What I meant: Teaching is hard enough that you shouldn’t expect to find it easy without having spent any time studying it. Even as a well educated westerner, the bits of teaching you can reasonably expect to pick up won’t take you far down the path to mastery.
(Thank you for you comment—it got me thinking.)
No, I haven’t, and reading your explanation I now believe that there is a fair chance you are correct. However, one problem I have with it is that you’re describing a few points of frustration, some of which I assume you ended up overcoming. I am not entirely convinced that had she spent, say one hundred hours studying each skill that someone with adequate talent could fully understand in one, she would not eventually fully understand it.
In cases of extreme trouble, I can imagine her spending forty hours working through a thousand examples, until mechanically she can recognise every example reasonably well, and find the solution correctly, then another twenty working through applications, then another forty hours analysing applications in the real world until the process of seeing the application, formulating the correct problem, and solving it becomes internalised. Certainly, just because I can imagine it doesn’t make it true, but I’m not sure on what grounds I should prefer the “impossibility” hypothesis to the “very very slow learning” hypothesis.

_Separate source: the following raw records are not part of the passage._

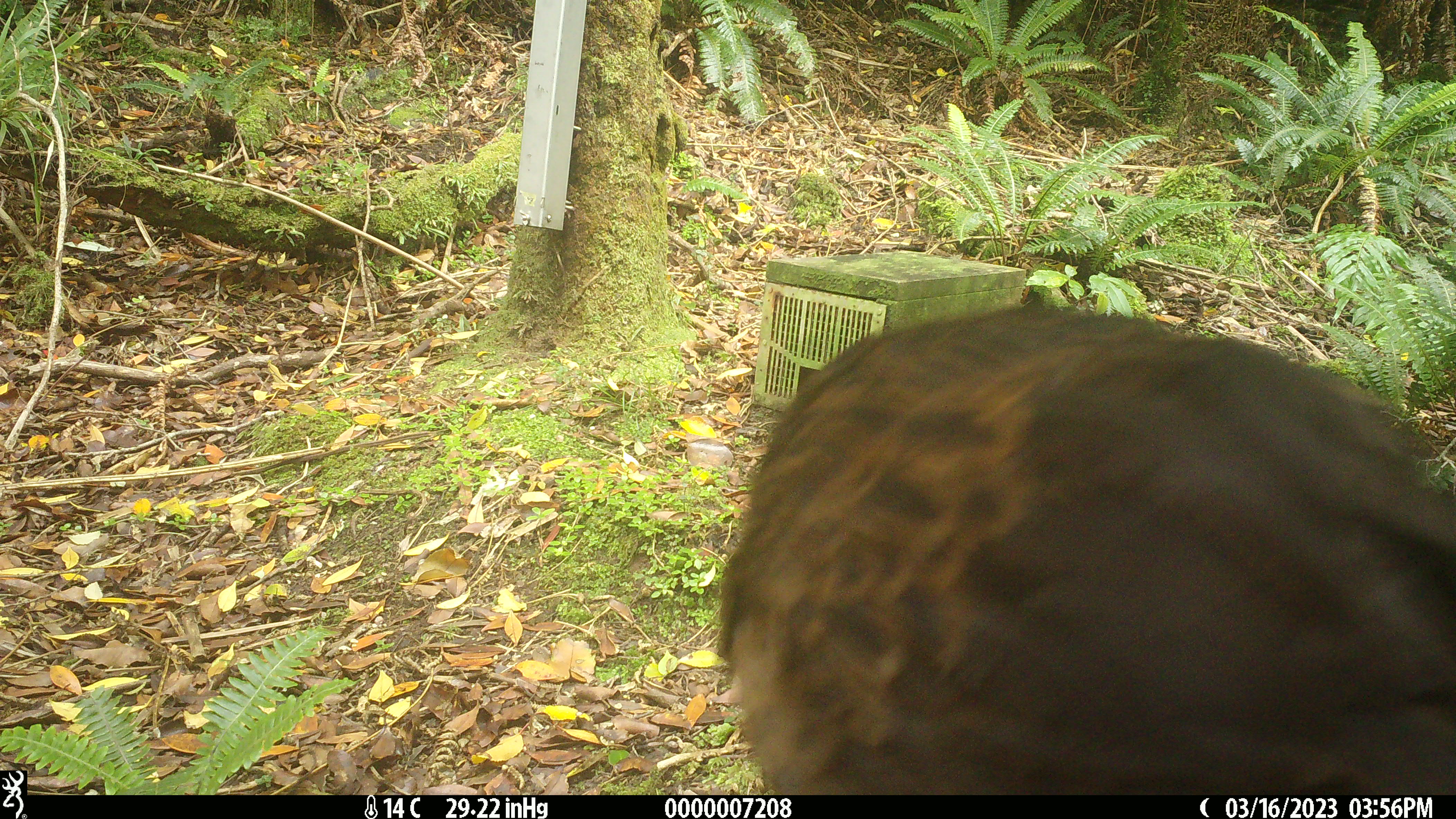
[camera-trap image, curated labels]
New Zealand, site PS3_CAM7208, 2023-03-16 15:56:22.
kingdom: Animalia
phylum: Chordata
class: Aves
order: Gruiformes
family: Rallidae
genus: Gallirallus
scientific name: Gallirallus australis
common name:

I can’t imagine how hard it would be to learn math without the concept of referential transparency.
Not all that hard if that’s the only sticking point. I acquired it quite late myself.
What was your impression of her intelligence otherwise?
Suzette Haden Elgin (a science fiction author and linguist who was quite intelligent with and about words) described herself as intractably bad at math.
This anecdote gives very little information on its own. Can you describe your experience teaching math to other people—the audience, the investment, the methods, the outcome? Do you have any idea whether that one woman eventually succeeded in learning some of what you couldn’t teach her, and if so, how?
(ETA: I do agree with the general argument about people who are not good at math. I’m only saying this particular story doesn’t tell us much about that particular woman, because we don’t know how good you are at teaching, etc.)